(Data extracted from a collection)
________________________

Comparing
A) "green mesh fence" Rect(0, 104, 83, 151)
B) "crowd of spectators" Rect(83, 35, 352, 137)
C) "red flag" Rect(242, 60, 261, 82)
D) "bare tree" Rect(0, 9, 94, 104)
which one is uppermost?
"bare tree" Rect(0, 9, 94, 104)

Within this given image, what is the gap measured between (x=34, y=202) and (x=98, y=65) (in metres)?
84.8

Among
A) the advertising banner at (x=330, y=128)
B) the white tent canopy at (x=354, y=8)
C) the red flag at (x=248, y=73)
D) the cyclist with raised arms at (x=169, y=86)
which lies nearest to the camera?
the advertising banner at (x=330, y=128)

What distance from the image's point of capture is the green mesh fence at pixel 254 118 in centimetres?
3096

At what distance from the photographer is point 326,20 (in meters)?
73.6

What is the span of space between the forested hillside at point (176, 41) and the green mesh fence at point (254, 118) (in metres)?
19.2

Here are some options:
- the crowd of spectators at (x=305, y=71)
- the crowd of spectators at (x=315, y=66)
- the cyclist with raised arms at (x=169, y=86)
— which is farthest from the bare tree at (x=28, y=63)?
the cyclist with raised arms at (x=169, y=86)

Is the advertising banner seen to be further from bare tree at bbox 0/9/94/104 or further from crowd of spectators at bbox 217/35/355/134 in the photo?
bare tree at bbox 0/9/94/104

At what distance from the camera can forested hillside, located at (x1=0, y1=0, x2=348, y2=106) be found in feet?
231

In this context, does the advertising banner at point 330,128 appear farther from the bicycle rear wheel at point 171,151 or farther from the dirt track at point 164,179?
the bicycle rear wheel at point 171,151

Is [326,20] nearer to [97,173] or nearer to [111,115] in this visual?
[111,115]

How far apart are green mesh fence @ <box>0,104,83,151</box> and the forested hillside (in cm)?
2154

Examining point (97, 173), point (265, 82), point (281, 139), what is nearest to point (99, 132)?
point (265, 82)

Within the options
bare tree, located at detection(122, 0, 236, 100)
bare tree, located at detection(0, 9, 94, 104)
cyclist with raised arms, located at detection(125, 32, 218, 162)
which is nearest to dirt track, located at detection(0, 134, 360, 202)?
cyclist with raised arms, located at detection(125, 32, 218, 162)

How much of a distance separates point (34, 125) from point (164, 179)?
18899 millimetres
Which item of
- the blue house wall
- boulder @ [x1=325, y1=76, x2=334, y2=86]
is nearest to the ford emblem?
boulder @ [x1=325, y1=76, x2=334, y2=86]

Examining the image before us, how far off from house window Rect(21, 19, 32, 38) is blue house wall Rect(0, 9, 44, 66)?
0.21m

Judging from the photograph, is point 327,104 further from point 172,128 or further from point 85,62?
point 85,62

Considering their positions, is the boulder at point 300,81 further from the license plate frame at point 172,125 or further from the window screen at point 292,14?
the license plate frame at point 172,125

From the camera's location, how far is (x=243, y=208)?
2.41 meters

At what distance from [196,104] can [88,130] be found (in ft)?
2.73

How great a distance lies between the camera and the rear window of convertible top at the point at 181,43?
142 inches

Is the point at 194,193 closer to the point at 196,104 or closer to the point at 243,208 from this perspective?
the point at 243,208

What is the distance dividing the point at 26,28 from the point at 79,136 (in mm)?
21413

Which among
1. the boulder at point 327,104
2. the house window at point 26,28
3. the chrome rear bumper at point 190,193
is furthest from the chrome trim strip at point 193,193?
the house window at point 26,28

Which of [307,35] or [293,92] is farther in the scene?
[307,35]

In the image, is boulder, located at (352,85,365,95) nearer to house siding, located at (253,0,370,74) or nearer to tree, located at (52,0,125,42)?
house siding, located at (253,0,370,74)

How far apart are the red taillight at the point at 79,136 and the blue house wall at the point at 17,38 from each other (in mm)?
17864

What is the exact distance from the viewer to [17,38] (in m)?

________________________

▶ _REQUIREMENT_: Convert all of the entries above into a JSON list of strings, with each line as its own string. Leave out the blank lines.

▶ _RESPONSE TO THIS TASK_:
[
  "Comparing",
  "A) \"green mesh fence\" Rect(0, 104, 83, 151)",
  "B) \"crowd of spectators\" Rect(83, 35, 352, 137)",
  "C) \"red flag\" Rect(242, 60, 261, 82)",
  "D) \"bare tree\" Rect(0, 9, 94, 104)",
  "which one is uppermost?",
  "\"bare tree\" Rect(0, 9, 94, 104)",
  "Within this given image, what is the gap measured between (x=34, y=202) and (x=98, y=65) (in metres)?",
  "84.8",
  "Among",
  "A) the advertising banner at (x=330, y=128)",
  "B) the white tent canopy at (x=354, y=8)",
  "C) the red flag at (x=248, y=73)",
  "D) the cyclist with raised arms at (x=169, y=86)",
  "which lies nearest to the camera?",
  "the advertising banner at (x=330, y=128)",
  "What distance from the image's point of capture is the green mesh fence at pixel 254 118 in centimetres?",
  "3096",
  "At what distance from the photographer is point 326,20 (in meters)?",
  "73.6",
  "What is the span of space between the forested hillside at point (176, 41) and the green mesh fence at point (254, 118) (in metres)?",
  "19.2",
  "Here are some options:",
  "- the crowd of spectators at (x=305, y=71)",
  "- the crowd of spectators at (x=315, y=66)",
  "- the cyclist with raised arms at (x=169, y=86)",
  "— which is farthest from the bare tree at (x=28, y=63)?",
  "the cyclist with raised arms at (x=169, y=86)",
  "Is the advertising banner seen to be further from bare tree at bbox 0/9/94/104 or further from crowd of spectators at bbox 217/35/355/134 in the photo?",
  "bare tree at bbox 0/9/94/104",
  "At what distance from the camera can forested hillside, located at (x1=0, y1=0, x2=348, y2=106) be found in feet?",
  "231",
  "In this context, does the advertising banner at point 330,128 appear farther from the bicycle rear wheel at point 171,151 or farther from the dirt track at point 164,179?",
  "the bicycle rear wheel at point 171,151",
  "Is [326,20] nearer to [97,173] or nearer to [111,115] in this visual?",
  "[111,115]",
  "How far apart are green mesh fence @ <box>0,104,83,151</box> and the forested hillside (in cm)?",
  "2154",
  "Examining point (97, 173), point (265, 82), point (281, 139), what is nearest to point (99, 132)?",
  "point (265, 82)",
  "Within the options",
  "bare tree, located at detection(122, 0, 236, 100)",
  "bare tree, located at detection(0, 9, 94, 104)",
  "cyclist with raised arms, located at detection(125, 32, 218, 162)",
  "which is nearest to dirt track, located at detection(0, 134, 360, 202)?",
  "cyclist with raised arms, located at detection(125, 32, 218, 162)",
  "How much of a distance separates point (34, 125) from point (164, 179)?",
  "18899 millimetres",
  "Which item of",
  "- the blue house wall",
  "- boulder @ [x1=325, y1=76, x2=334, y2=86]",
  "is nearest to the ford emblem?",
  "boulder @ [x1=325, y1=76, x2=334, y2=86]",
  "Examining the image before us, how far off from house window Rect(21, 19, 32, 38) is blue house wall Rect(0, 9, 44, 66)?",
  "0.21m",
  "Judging from the photograph, is point 327,104 further from point 172,128 or further from point 85,62?",
  "point 85,62",
  "Considering their positions, is the boulder at point 300,81 further from the license plate frame at point 172,125 or further from the window screen at point 292,14?",
  "the license plate frame at point 172,125",
  "From the camera's location, how far is (x=243, y=208)?",
  "2.41 meters",
  "At what distance from [196,104] can [88,130] be found (in ft)?",
  "2.73",
  "How great a distance lies between the camera and the rear window of convertible top at the point at 181,43?",
  "142 inches",
  "Is the point at 194,193 closer to the point at 196,104 or closer to the point at 243,208 from this perspective?",
  "the point at 243,208",
  "What is the distance dividing the point at 26,28 from the point at 79,136 (in mm)?",
  "21413",
  "Which among",
  "1. the boulder at point 327,104",
  "2. the house window at point 26,28",
  "3. the chrome rear bumper at point 190,193",
  "is furthest from the chrome trim strip at point 193,193?",
  "the house window at point 26,28",
  "Which of [307,35] or [293,92] is farther in the scene?",
  "[307,35]",
  "In the image, is boulder, located at (352,85,365,95) nearer to house siding, located at (253,0,370,74) or nearer to tree, located at (52,0,125,42)?",
  "house siding, located at (253,0,370,74)",
  "How far apart are the red taillight at the point at 79,136 and the blue house wall at the point at 17,38 from each other (in mm)?",
  "17864",
  "What is the exact distance from the viewer to [17,38] (in m)?"
]